For each custom verification point that is identified, add its description to the project’s test automation architecture document.  As a minimum, express the custom verification method in terms of its signature and an example of when the method can be utilised to benefit the tester.  It is likely that this section will evolve over the life of the project as new custom verification needs are identified.  As this occurs, ensure that you keep the test automation architecture document up-to-date.

Identify Test Bed Components
The key to successful automated testing is a well-defined and maintained test environment.  Combined with the state of the application (typically defined by the information that it contains within the application database) this is known as the test bed.  Before each automated test cycle begins, it is important for the test team to reset the test bed to a known state to avoid misleading results and false failures.

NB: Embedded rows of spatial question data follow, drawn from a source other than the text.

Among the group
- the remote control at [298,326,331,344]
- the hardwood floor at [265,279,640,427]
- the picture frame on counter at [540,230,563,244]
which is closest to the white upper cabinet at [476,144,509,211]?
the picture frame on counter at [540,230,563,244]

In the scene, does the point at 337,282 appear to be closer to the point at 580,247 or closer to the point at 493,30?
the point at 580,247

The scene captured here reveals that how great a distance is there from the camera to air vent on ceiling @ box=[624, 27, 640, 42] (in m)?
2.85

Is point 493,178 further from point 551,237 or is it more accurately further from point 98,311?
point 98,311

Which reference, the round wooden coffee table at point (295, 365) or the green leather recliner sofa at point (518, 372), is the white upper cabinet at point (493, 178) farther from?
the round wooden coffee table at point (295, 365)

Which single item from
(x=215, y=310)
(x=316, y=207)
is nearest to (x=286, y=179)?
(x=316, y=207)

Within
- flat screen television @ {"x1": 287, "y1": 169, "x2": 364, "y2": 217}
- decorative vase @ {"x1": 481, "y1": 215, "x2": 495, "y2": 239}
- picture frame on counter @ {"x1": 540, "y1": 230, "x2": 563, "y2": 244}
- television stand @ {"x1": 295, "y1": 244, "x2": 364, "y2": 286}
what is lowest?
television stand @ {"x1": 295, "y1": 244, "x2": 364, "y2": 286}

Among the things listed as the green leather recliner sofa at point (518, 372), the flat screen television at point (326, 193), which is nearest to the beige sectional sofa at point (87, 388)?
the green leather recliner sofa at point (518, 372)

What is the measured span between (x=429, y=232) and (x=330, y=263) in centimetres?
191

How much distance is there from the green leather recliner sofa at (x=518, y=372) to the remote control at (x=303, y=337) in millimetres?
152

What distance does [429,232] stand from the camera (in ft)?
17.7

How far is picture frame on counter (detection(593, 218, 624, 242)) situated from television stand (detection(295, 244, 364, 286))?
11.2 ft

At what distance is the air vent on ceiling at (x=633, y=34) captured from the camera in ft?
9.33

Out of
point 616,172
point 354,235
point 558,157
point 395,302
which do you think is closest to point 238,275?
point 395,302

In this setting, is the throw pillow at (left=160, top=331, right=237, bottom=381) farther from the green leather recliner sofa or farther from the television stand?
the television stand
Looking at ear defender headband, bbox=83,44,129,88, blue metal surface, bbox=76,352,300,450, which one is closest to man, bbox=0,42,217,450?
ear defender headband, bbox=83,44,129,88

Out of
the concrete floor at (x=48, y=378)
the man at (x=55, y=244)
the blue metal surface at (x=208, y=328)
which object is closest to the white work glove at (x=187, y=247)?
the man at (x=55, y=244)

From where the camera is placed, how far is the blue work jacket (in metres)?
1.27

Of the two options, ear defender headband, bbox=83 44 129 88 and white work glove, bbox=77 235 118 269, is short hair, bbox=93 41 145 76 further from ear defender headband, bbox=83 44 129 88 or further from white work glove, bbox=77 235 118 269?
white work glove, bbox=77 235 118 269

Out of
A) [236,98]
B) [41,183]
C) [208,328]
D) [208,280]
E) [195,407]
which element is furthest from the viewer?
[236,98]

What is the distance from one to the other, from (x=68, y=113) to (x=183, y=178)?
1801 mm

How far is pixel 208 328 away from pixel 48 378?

Investigate the application under test and identify the different components that together form the test bed.  Some of the test bed components will remain static during testing (typically, the operating system), whilst other test bed components will change as a result of the automated testing.  Document each test bed component and note which components are dynamic and which are static.  For each dynamic test bed component detail how it will be manually reset to a known state before automated test execution can begin.  This information is typically stored in the project’s test automation architecture document.

Capture Test Bed Automation Needs
Resetting a test bed before test automation begins can be a time consuming activity.  As your familiarity with IBM Rational Functional Tester increases you should consider how you can automate resetting the test bed (potentially to a variety of different configurations).  The complexity of automating such a task will vary greatly depending on the application under test and the test team’s ability to acquire a self-contained test bed.  Ensure that the benefits received by automating the resetting of the test bed outweigh the cost of developing the necessary code within IBM Rational Functional Tester.  For each dynamic test bed component that you decide to automate the resetting of, detail how it will be achieved using IBM Rational Functional Tester.  This information is typically stored in the project’s test automation architecture document.

Define Failure Recovery Routines
One of the distinct benefits of automated testing is the ability to verify the quality of an application without any human interaction.  On occasions (due to test script faults, defects within the application, and incorrect test bed configurations, to mention a few) the automated tests will become unsynchronised with the application under test.  That is to say, the automated test is expecting to interact with a specific test object, but that test object cannot be found as the application is displaying another window or has closed / frozen due to a serious application crash.  In summary the application under test is not in the same state that the automated test is expecting.  If a synchronisation error occurs it will typically leave any unexecuted automated tests incapable of running.  To minimise the number of affected tests, the test team should consider incorporating some form of failure recovery into their automation testing solution.  The sophistication of a failure recovery routine will depend on the ability to control the test bed using IBM Rational Functional Tester.  It is recommended that a test team start with simple failure recovery routines, such as those used to handle unexpected active windows.  As the test team’s experience of IBM Rational Functional Tester increases, they should consider additional failure recovery routines, such as those that are capable of completely resetting the test bed to a known baseline.  As the test team identifies failure recovery routines they should be documented within the project’s test automation architecture document.  As a minimum, each failure recovery routine should be described in terms of the criteria (or signal) that will trigger the routine, the test bed components affected and the state to which the test bed components will be returned.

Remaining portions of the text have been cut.